## Reading passage

____________________

Baptist churches of the Old South had a lovely image for describing entrance into church membership. They would announce that a door of the church was open. Anyone who came forward was asked to give a verbal confession of “their experience of grace.” When everyone was satisfied, “the right hand of fellowship” was extended to the new members.
In those days church membership was open to those baptized as believers only, by immersion only, and into churches of like faith and order only. Unlike our forebears, we accept fellow Christians as co-laborers in the extension of kingdom work. Yet for many Baptists the church door remains just as tightly closed as it was 200 years ago.
Conventional wisdom holds that opening up the door to membership leads to a watering down of baptism. But in fact the main source of a watered-down baptismal practice is not open membership. The more serious problem is overly zealous evangelism without a matching concern for discipleship.
For several decades “toddler baptism” (immersion of children under the age 8) has accounted for more than 10 percent of the reported baptisms in the largest Baptist denomination in the United States, blurring the line between believer and infant baptisms. Repeat “believer” baptism (or baptism as rededication) has also become common practice. The current push for reversing the statistical decline in baptisms may make it easier for people to get into the water, but that isn’t a solution. It’s part of the problem. How then can we recover a baptismal practice that holds water?
The first step is to ensure a strong and intentional connection between faith and baptism. Our Baptist forebears were rightly concerned that personal faith and baptism be tightly linked. This was their major conviction and the basis of their concern about infant baptism. They argued that the only order explicitly warranted by Scripture is profession of faith followed by baptism.
The conviction of regenerate membership, however, can be realized without insisting on that order as long as the link between faith and baptism is strong and intentional. Infant baptism aimed toward conversion of the baptized and believers’ baptism observing baptism of the converted can both share the common goal of regenerate church membership. It is then both conceivable and coherent that Baptist churches might only practice believers’ baptism but receive non-immersed, infant-baptized believers for membership.
The second step to recovering a theology of baptism that holds water is to rediscover the connection between Spirit and water baptism. We have all but lost a sense that anything might be stirring in the water besides our own feet. Our forebears rightly resisted ascribing any “magical” or “regenerative” power to the water that works ex opere operato. Yet in the New Testament, baptism in water and Spirit can hardly be separated.

____________________

## Information provided

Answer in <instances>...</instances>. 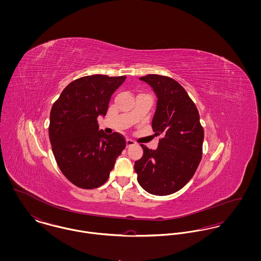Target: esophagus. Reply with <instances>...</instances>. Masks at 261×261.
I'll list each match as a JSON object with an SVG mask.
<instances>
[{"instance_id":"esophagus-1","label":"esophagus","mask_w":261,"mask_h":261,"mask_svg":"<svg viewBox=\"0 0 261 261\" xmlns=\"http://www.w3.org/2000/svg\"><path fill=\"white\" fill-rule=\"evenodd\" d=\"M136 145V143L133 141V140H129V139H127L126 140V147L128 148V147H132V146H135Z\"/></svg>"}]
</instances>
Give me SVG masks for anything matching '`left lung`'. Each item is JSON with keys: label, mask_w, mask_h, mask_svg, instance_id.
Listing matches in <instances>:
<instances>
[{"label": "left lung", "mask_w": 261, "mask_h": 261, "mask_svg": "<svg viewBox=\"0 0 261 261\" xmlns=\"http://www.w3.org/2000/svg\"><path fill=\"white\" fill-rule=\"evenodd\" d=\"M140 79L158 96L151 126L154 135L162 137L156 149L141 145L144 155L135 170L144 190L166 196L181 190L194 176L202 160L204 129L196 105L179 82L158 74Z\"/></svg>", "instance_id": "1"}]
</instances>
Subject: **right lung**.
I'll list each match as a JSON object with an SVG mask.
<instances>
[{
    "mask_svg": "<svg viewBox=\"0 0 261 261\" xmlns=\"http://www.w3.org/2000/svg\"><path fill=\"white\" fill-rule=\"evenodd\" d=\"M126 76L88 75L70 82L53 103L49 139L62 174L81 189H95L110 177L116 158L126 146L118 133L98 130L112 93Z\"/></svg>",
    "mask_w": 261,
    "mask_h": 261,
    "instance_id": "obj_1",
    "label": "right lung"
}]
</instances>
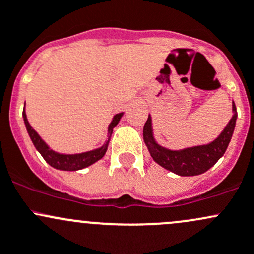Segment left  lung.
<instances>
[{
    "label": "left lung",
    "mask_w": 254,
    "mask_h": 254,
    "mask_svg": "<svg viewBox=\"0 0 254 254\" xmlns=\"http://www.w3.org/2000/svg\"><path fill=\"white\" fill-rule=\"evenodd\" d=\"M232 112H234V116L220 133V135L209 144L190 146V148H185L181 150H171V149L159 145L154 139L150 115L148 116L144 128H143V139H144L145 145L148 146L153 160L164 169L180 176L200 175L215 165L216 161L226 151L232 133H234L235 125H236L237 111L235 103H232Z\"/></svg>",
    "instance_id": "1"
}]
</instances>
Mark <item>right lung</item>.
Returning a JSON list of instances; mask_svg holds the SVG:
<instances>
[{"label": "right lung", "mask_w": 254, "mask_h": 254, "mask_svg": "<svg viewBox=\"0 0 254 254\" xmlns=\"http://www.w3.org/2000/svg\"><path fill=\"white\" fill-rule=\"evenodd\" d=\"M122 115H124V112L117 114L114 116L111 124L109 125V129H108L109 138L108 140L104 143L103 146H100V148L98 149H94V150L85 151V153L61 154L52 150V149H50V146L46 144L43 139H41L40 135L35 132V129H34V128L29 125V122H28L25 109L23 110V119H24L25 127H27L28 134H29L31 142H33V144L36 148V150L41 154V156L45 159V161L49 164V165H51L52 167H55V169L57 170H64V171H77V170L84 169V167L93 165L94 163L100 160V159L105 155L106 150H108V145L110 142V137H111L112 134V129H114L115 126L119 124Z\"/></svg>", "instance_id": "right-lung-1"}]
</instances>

____________________

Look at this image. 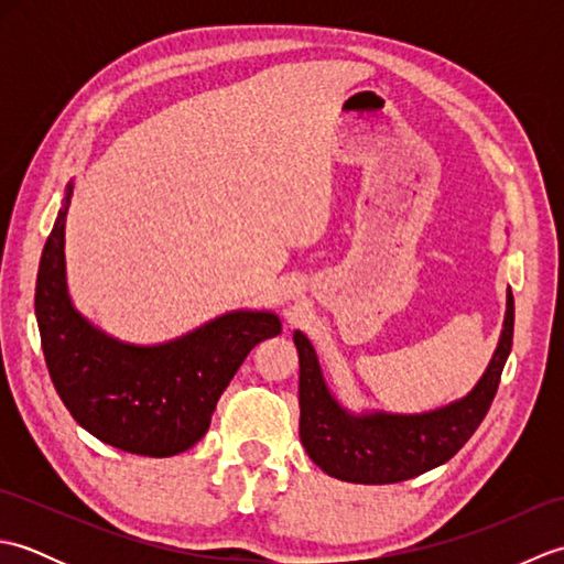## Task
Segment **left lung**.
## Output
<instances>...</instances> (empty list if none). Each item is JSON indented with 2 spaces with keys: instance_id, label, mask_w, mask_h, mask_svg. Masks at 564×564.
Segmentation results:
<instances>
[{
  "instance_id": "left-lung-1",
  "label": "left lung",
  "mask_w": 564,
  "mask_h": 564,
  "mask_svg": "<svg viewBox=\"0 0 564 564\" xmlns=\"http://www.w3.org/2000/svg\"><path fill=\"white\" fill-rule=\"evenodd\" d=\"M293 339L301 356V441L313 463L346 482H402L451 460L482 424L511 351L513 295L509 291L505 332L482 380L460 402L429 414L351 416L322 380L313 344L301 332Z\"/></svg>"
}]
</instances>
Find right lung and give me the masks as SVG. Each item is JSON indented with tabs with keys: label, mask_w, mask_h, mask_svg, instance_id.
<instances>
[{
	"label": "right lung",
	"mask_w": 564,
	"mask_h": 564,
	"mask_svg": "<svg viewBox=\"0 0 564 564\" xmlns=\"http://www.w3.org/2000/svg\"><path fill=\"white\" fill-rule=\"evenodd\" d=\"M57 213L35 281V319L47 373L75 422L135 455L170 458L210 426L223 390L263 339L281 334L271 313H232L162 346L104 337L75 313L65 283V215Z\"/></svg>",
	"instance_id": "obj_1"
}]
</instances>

____________________

## Your tasks
**1.** In the essay on Baptist baptismal practice, what share of reported baptisms in the largest Baptist denomination in the United States has "toddler baptism" accounted for over several decades?
**2.** Carry on the essay on Baptist baptismal practice from its final sentence.

## Answers
**1.** More than 10 percent.

**2.**
I grew up among Cambellite cousins who endlessly debated the unclear grammar of “unto forgiveness” mentioned in Acts 2:38. I held firm that forgiveness of sin was a condition, not a consequence, of baptism. What entirely escaped my notice was the grammatically clear promise that baptism was followed by “the gift of the Holy Spirit.” Reading the New Testament guided by George Beasley-Murray’s Baptism in the New Testament enabled me to see more clearly this link between water and Spirit (e.g., Acts 19:6; 1 Cor. 12:13; Titus 3:5).
The journey to rediscovering the work of the Holy Spirit in baptism may be further strengthened by recovering the forgotten Baptist practice of the laying on of hands at baptism, reclaiming Trinitarian doctrinal theology, and even drawing upon the positive influences of the charismatic renewal.
What then are the options for churches reconsidering their membership policy? The first is to insist on closed membership that accepts only those baptized as believers by immersion. The major difficulty with this view is that it denies the working of the Holy Spirit through infant baptism and does not regard communities that observe this practice to be Christian churches.
A second position that attempts to recognize the validity of non-Baptist churches without compromising the practice of believers’ baptism only is semi-closed membership that regards believers’ baptism as a completion or renewal of infant baptism. This view is more ecumenically sensitive, but it is still received by infant-baptizing communions in the same way as closed membership: Infant baptism is not a churchly act, and they are not Christian churches.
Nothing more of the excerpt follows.